Montalbano se lo jugó a pares y nones. No cabía duda de que aquel ambiente le tocaría los cojones al máximo, pero, por otra parte, sería una ocasión única para comprender algo del círculo de amigos y probables enemigos de la señora Esterman.
– ¿A qué hora es la carrera?
– Mañana a las cinco de la tarde. Si estás de acuerdo, paso a recogerte por Marinella a las tres.
Lo cual significaba subir al coche inmediatamente después de comer, con la tripa llena.
– ¿Es que tardas dos horas de Vigàta a Fiacca?
– No, pero tenemos que llegar por lo menos una hora antes. Sería una grosería presentarse en el momento de la salida.
– De acuerdo.
– ¿De verdad? ¿Ves como yo tenía razón?
– ¿En qué?
– En que mi amiga Rachele te había llamado la atención.
– Qué va, he aceptado para estar unas horas más contigo.
– Eres más falso que… que…
– Ah, por cierto. ¿Cómo tengo que ir?
– Desnudo. La desnudez te favorece.
Capítulo 5
Fazio, a quien no le habían visto el pelo en toda la mañana, se presentó en la comisaría cuando ya eran casi las cinco.
– ¿Traes un buen cargamento?
– Suficiente.
– Antes de que abras la boca, quiero decirte que esta mañana a primera hora Mimì ha ido a las cuadras de Lo Duca y ha averiguado cosas interesantes.
Y le contó lo que había descubierto Augello. Fazio adoptó una expresión dubitativa.
– ¿Qué te pasa?
– Dottore, perdone, pero en este momento ¿no sería mejor que nos pusiéramos en contacto con los compañeros de Montelusa y…?
– ¿Y se lo cediéramos a ellos?
– Dottore, quizá les sea útil saber que a uno de los caballos lo mataron aquí, en Marinella.
– No.
– Como quiera usía. Pero ¿puede explicarme la razón?
– Si te empeñas… Es una cuestión personal. Estoy profundamente impresionado por la estúpida ferocidad con que mataron a ese pobre animal. Quiero mirar a esa gente a la cara.
– ¡Pero usted puede contarles a los compañeros cómo acabaron con el caballo!;Con todos los detalles!
– Una cosa es contar un hecho y otra es haberlo visto.
– Dottore, perdone que insista, pero…
– ¿Has hecho un pacto con Augello?
– ¿Yo, un pacto? -repuso Fazio, palideciendo.

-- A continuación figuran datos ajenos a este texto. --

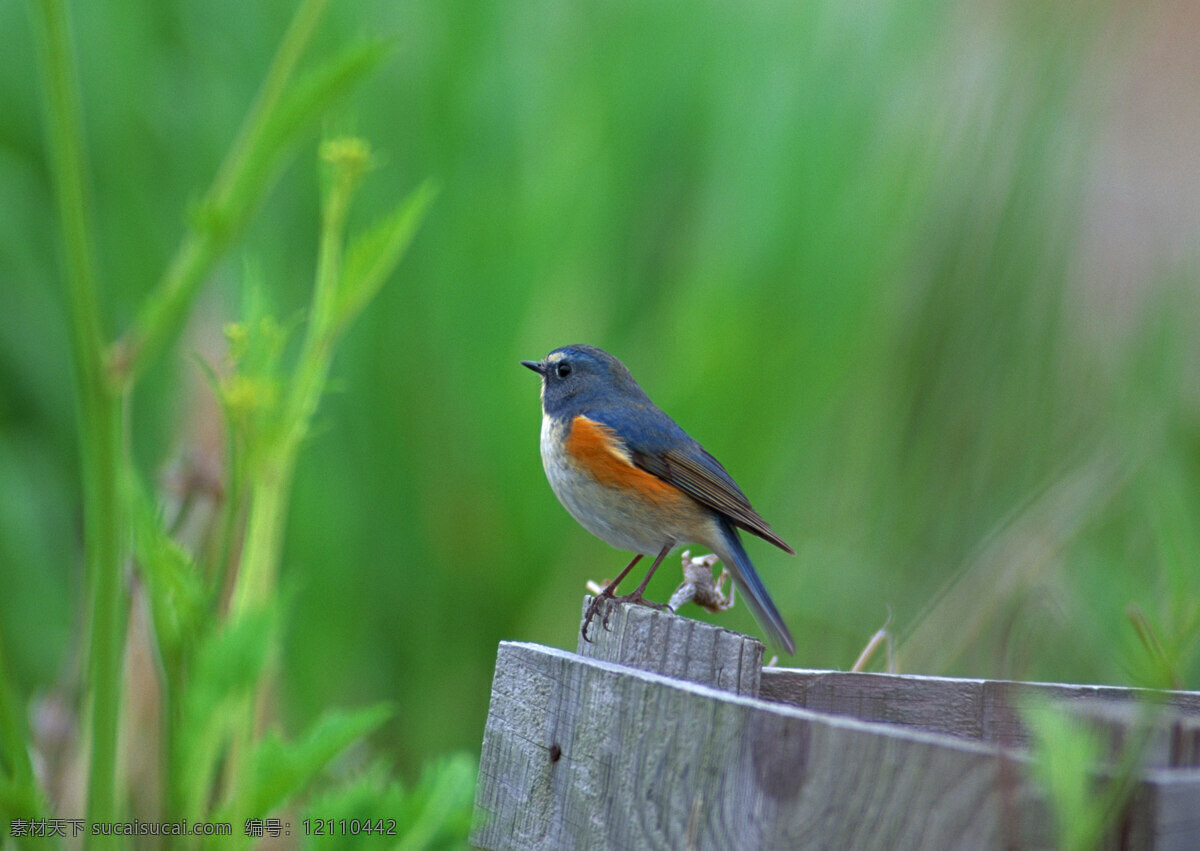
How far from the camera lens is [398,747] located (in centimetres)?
200

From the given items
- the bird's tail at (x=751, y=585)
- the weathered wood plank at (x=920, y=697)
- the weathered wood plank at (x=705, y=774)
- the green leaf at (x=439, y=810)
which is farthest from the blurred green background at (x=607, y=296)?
the green leaf at (x=439, y=810)

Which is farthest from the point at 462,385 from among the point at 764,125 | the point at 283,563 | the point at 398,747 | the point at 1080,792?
the point at 1080,792

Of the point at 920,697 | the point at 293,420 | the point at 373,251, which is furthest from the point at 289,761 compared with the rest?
the point at 920,697

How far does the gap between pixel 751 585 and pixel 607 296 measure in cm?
83

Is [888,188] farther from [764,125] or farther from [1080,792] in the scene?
[1080,792]

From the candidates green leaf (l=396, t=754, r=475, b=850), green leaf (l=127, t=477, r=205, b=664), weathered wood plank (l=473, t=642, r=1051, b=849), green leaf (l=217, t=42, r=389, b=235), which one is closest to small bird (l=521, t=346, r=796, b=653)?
Result: weathered wood plank (l=473, t=642, r=1051, b=849)

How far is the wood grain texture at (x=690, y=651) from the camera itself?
3.24 feet

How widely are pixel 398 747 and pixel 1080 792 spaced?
5.26ft

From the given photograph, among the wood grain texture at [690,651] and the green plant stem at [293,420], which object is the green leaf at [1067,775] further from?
the green plant stem at [293,420]

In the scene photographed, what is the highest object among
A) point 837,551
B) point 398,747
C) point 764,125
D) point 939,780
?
point 764,125

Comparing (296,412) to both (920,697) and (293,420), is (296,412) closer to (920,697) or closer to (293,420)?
(293,420)

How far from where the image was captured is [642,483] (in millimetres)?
1614

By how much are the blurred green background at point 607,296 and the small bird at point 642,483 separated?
337 mm

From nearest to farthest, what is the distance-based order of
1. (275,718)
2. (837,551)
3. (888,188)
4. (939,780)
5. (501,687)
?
(939,780) → (501,687) → (275,718) → (837,551) → (888,188)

Montalbano comprendió que había metido la pata.
– Perdóname, estoy nervioso.
Y lo estaba de verdad. Porque acababa de recordar que le había dicho que sí a Ingrid, y resultaba que se le habían pasado las ganas de ir a Fiacca y hacer el papel de uno de los muchos cabrones que babeaban por Rachele.
– Hablame de Prestia.
Fazio todavía estaba un poco ofendido.